[[ PAGE EXTRACT open ]]

The back story of Eschenbach's hiring against the will of many players has long been public. A cosmopolitan artist with broad interests and a pianist-conductor with a laser-beam sense of rhythmic focus came to Philadelphia full of fresh ideas but under a cloud that never lifted. Freshness was not wanted. Last year he was told the players disapproved of him and that his contract would not be renewed after it expires next season.

There were few smiles on the Disney and Segerstrom stages. I was struck watching the orchestra not watch Eschenbach during Tchaikovsky's Fifth Symphony on Tuesday night. It was a study in avoiding eye contact. Heads were turned every which way -- one bass player awkwardly angled his neck toward the Disney audience behind him. I presume the band travels with a masseuse.

Eschenbach has an ear for snappy, crunchy textures. Once passed through the Christoph Crisper, music old or new -- Schubert, Tchaikovsky, Wagner, Berio -- can come out seeming just plucked from the vine. But Tchaikovsky's Fifth was iceberg lettuce barely thawed from the freezer, with still a toxic tang of Freon.

[[ PAGE EXTRACT closed ]]
[[ SUPPLIED DATA open ]]

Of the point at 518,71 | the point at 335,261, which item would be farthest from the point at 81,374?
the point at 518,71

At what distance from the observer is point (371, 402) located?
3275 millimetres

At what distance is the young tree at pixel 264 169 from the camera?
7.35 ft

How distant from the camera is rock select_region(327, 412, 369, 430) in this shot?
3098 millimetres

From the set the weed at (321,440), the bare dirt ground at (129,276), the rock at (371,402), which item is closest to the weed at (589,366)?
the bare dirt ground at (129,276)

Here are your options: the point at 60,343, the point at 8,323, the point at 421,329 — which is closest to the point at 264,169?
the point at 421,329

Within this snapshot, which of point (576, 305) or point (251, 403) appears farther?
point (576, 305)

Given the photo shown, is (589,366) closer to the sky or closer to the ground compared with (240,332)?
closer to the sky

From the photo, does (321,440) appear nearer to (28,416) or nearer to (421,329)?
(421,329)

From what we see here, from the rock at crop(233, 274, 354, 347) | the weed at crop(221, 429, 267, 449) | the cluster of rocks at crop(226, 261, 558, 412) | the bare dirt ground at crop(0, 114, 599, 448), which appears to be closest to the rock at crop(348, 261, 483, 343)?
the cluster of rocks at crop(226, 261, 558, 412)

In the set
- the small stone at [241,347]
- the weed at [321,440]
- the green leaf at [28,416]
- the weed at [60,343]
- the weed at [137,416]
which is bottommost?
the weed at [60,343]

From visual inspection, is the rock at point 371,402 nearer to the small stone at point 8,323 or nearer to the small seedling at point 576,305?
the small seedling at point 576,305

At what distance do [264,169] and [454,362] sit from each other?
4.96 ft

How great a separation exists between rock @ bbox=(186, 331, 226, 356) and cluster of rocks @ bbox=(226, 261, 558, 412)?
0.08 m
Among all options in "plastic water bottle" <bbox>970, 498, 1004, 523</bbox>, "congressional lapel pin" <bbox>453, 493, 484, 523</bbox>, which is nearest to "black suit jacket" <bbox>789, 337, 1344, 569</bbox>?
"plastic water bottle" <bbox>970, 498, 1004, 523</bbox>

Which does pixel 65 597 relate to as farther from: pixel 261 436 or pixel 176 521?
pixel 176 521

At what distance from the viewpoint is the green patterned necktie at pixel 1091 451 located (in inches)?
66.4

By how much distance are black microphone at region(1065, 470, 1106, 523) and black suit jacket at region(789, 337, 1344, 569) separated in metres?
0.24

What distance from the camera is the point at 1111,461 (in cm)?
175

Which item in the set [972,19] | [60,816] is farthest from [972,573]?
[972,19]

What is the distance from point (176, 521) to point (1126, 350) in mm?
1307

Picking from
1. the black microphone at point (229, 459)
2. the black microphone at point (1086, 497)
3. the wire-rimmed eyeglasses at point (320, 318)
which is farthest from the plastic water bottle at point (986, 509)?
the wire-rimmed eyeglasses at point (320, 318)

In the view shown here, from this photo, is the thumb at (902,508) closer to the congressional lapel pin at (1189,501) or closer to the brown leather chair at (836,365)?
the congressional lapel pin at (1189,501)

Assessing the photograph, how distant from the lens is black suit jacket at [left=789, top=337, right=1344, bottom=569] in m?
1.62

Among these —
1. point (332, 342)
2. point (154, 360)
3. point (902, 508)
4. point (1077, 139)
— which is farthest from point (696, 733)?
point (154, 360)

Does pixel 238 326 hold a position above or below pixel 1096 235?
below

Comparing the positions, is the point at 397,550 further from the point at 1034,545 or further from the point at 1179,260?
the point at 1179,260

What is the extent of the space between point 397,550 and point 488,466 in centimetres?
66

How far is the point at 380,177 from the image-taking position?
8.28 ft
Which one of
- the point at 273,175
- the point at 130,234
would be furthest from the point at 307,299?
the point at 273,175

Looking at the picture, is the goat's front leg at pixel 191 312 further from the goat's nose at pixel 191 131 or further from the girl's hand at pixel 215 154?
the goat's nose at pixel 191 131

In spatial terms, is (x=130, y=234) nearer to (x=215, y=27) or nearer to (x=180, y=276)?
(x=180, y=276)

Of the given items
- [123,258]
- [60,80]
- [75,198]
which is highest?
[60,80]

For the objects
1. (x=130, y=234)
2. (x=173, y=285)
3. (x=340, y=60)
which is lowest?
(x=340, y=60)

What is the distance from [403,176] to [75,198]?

[[ SUPPLIED DATA closed ]]

◆ **BRIEF A**: Please reproduce the stretch of the concert review from "There were few" through "tang of Freon.".
◆ **BRIEF B**: Write the next part of the Eschenbach concert review, picking up after its final sentence.
The entries come from a different source than the concert review.

◆ **OUTPUT A**:
There were few smiles on the Disney and Segerstrom stages. I was struck watching the orchestra not watch Eschenbach during Tchaikovsky's Fifth Symphony on Tuesday night. It was a study in avoiding eye contact. Heads were turned every which way -- one bass player awkwardly angled his neck toward the Disney audience behind him. I presume the band travels with a masseuse.

Eschenbach has an ear for snappy, crunchy textures. Once passed through the Christoph Crisper, music old or new -- Schubert, Tchaikovsky, Wagner, Berio -- can come out seeming just plucked from the vine. But Tchaikovsky's Fifth was iceberg lettuce barely thawed from the freezer, with still a toxic tang of Freon.

◆ **OUTPUT B**:
Despite stunning moments, the slick, sleek, coldly virtuosic performance compared poorly with the spectacular recording the orchestra made of the symphony with Eschenbach two years ago; the impression was that the musicians were out to make themselves sound good and the conductor look bad.

Yet the next night in Segerstrom, the Philadelphians were altogether brilliant in Brahms, a display of musical heart and soul controlling every finger moved and breath taken. On very rare occasions, you can tell a performance is going to take off from the first chord. There is something in the voicing of instruments, a rapt combination of tension and attention. Ego gets subsumed into sound. The experience is almost mystical.